■ Your goal ■
Retype the entries. Match them exactly.

■ Data for review ■
....
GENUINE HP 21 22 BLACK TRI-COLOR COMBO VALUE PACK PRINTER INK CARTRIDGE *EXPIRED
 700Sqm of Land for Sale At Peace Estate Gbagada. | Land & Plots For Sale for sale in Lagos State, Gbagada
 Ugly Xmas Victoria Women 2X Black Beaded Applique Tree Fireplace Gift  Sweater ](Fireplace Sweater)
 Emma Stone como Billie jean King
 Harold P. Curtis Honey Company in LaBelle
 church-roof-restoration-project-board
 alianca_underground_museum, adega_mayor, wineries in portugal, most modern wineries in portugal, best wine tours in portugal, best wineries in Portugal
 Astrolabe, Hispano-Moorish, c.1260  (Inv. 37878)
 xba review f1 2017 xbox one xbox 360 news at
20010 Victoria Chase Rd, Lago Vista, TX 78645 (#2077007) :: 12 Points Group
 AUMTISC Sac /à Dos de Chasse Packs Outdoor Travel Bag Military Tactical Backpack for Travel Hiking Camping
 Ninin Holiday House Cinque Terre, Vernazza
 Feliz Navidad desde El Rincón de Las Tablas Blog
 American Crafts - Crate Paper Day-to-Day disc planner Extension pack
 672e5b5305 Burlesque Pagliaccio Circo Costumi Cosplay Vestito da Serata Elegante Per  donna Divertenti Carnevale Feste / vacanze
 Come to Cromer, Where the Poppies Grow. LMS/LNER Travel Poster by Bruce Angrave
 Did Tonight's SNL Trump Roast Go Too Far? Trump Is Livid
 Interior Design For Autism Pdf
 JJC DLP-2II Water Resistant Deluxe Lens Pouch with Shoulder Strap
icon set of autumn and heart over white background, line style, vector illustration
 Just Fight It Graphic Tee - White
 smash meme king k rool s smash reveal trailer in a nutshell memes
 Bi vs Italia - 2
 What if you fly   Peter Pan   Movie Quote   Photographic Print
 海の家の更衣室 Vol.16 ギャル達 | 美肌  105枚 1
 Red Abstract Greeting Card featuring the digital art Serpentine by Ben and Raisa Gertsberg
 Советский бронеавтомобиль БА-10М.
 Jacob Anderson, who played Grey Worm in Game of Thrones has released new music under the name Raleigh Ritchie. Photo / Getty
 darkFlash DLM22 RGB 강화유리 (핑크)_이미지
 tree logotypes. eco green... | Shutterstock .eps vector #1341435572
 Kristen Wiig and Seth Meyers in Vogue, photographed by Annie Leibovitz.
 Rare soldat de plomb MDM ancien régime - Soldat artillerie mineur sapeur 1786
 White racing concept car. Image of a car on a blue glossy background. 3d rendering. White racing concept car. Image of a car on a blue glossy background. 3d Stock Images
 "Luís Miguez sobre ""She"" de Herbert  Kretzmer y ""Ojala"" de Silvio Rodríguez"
....
■ The completed task ■
GENUINE HP 21 22 BLACK TRI-COLOR COMBO VALUE PACK PRINTER INK CARTRIDGE *EXPIRED
 700Sqm of Land for Sale At Peace Estate Gbagada. | Land & Plots For Sale for sale in Lagos State, Gbagada
 Ugly Xmas Victoria Women 2X Black Beaded Applique Tree Fireplace Gift  Sweater ](Fireplace Sweater)
 Emma Stone como Billie jean King
 Harold P. Curtis Honey Company in LaBelle
 church-roof-restoration-project-board
 alianca_underground_museum, adega_mayor, wineries in portugal, most modern wineries in portugal, best wine tours in portugal, best wineries in Portugal
 Astrolabe, Hispano-Moorish, c.1260  (Inv. 37878)
 xba review f1 2017 xbox one xbox 360 news at
20010 Victoria Chase Rd, Lago Vista, TX 78645 (#2077007) :: 12 Points Group
 AUMTISC Sac /à Dos de Chasse Packs Outdoor Travel Bag Military Tactical Backpack for Travel Hiking Camping
 Ninin Holiday House Cinque Terre, Vernazza
 Feliz Navidad desde El Rincón de Las Tablas Blog
 American Crafts - Crate Paper Day-to-Day disc planner Extension pack
 672e5b5305 Burlesque Pagliaccio Circo Costumi Cosplay Vestito da Serata Elegante Per  donna Divertenti Carnevale Feste / vacanze
 Come to Cromer, Where the Poppies Grow. LMS/LNER Travel Poster by Bruce Angrave
 Did Tonight's SNL Trump Roast Go Too Far? Trump Is Livid
 Interior Design For Autism Pdf
 JJC DLP-2II Water Resistant Deluxe Lens Pouch with Shoulder Strap
icon set of autumn and heart over white background, line style, vector illustration
 Just Fight It Graphic Tee - White
 smash meme king k rool s smash reveal trailer in a nutshell memes
 Bi vs Italia - 2
 What if you fly   Peter Pan   Movie Quote   Photographic Print
 海の家の更衣室 Vol.16 ギャル達 | 美肌  105枚 1
 Red Abstract Greeting Card featuring the digital art Serpentine by Ben and Raisa Gertsberg
 Советский бронеавтомобиль БА-10М.
 Jacob Anderson, who played Grey Worm in Game of Thrones has released new music under the name Raleigh Ritchie. Photo / Getty
 darkFlash DLM22 RGB 강화유리 (핑크)_이미지
 tree logotypes. eco green... | Shutterstock .eps vector #1341435572
 Kristen Wiig and Seth Meyers in Vogue, photographed by Annie Leibovitz.
 Rare soldat de plomb MDM ancien régime - Soldat artillerie mineur sapeur 1786
 White racing concept car. Image of a car on a blue glossy background. 3d rendering. White racing concept car. Image of a car on a blue glossy background. 3d Stock Images
 "Luís Miguez sobre ""She"" de Herbert  Kretzmer y ""Ojala"" de Silvio Rodríguez"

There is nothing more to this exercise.